Request: Reproduce, unchanged, the part of the data that begins with the line containing "Which of the" and runs through the end of the data, including both ends. Return only these lines.

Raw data

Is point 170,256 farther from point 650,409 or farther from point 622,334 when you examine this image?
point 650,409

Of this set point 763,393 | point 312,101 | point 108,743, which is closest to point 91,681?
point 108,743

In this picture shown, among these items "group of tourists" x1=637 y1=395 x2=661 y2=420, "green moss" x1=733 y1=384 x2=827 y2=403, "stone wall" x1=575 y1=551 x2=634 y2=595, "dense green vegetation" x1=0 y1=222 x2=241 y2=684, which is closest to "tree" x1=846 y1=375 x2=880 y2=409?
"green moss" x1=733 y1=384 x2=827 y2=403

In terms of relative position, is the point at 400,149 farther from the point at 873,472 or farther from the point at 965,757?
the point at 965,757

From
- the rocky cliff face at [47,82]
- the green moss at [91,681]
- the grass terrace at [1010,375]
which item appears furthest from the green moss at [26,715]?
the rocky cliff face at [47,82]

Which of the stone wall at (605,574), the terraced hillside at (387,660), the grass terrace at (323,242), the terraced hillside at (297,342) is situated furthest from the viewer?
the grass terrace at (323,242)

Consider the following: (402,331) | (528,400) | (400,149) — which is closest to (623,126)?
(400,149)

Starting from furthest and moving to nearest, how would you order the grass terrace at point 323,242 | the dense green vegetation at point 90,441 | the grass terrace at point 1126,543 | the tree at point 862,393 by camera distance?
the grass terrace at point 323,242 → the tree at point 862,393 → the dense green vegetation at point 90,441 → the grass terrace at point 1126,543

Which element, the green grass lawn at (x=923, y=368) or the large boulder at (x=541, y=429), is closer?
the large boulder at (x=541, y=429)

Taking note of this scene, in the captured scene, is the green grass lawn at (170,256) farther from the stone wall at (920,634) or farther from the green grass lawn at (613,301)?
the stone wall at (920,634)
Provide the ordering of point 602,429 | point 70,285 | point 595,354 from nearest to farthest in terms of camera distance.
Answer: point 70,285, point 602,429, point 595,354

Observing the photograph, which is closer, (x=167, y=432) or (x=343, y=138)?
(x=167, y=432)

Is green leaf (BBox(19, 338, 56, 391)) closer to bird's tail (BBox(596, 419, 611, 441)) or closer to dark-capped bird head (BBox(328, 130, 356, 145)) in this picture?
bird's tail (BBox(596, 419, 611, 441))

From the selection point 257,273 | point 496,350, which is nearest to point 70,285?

Finished answer:
Which of the stone wall at (605,574), the terraced hillside at (387,660), the grass terrace at (323,242), the terraced hillside at (297,342) is situated furthest from the viewer?
the grass terrace at (323,242)

Consider the following: (402,331) | (528,400) | (400,149) — which is closest to (623,126)?
(400,149)

Starting from furthest and moving to nearest, how would you order the grass terrace at point 323,242 | the dense green vegetation at point 90,441 | the grass terrace at point 1126,543 | the tree at point 862,393 by camera distance?
the grass terrace at point 323,242 → the tree at point 862,393 → the dense green vegetation at point 90,441 → the grass terrace at point 1126,543

Which element, the green grass lawn at (x=923, y=368) or the large boulder at (x=541, y=429), is closer?
the large boulder at (x=541, y=429)

Taking note of this scene, in the captured scene, is the green grass lawn at (170,256) farther from the stone wall at (920,634) or farther from the green grass lawn at (613,301)?
the stone wall at (920,634)
Provide the ordering of point 602,429 | point 70,285 | point 595,354 from nearest to farthest in terms of camera distance.
Answer: point 70,285, point 602,429, point 595,354

Observing the photograph, which is closer, (x=167, y=432) or (x=343, y=138)?
(x=167, y=432)

Is green leaf (BBox(19, 338, 56, 391)) closer to bird's tail (BBox(596, 419, 611, 441)) or closer to dark-capped bird head (BBox(328, 130, 356, 145)) in this picture?
bird's tail (BBox(596, 419, 611, 441))

From the selection point 257,273 | point 496,350, which is nearest to point 70,285?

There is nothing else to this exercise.